**Brief:** Your reply should hold every entry below exactly as written and none of the pictures.

**Information shown:**
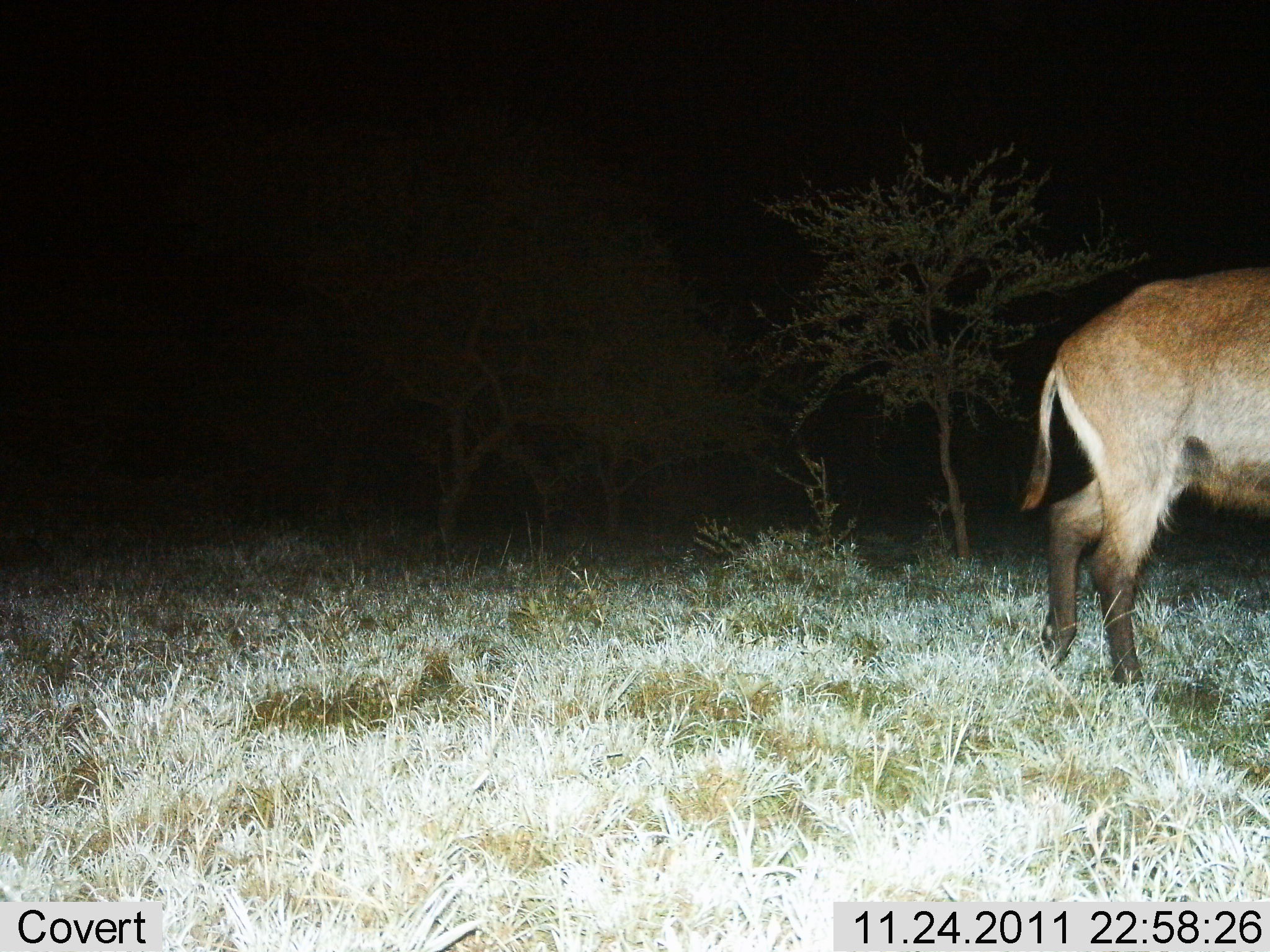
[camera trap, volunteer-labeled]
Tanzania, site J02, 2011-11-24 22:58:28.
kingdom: Animalia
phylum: Chordata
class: Mammalia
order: Artiodactyla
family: Bovidae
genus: Kobus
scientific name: Kobus ellipsiprymnus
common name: waterbuck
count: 1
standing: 60%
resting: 0%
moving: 40%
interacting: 0%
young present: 0%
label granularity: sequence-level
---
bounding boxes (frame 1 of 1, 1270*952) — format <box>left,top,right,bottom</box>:
animal: <box>1023,262,1270,689</box>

**The completed task:**
[camera trap, volunteer-labeled]
Tanzania, site J02, 2011-11-24 22:58:28.
kingdom: Animalia
phylum: Chordata
class: Mammalia
order: Artiodactyla
family: Bovidae
genus: Kobus
scientific name: Kobus ellipsiprymnus
common name: waterbuck
count: 1
standing: 60%
resting: 0%
moving: 40%
interacting: 0%
young present: 0%
label granularity: sequence-level
---
bounding boxes (frame 1 of 1, 1270*952) — format <box>left,top,right,bottom</box>:
animal: <box>1023,262,1270,689</box>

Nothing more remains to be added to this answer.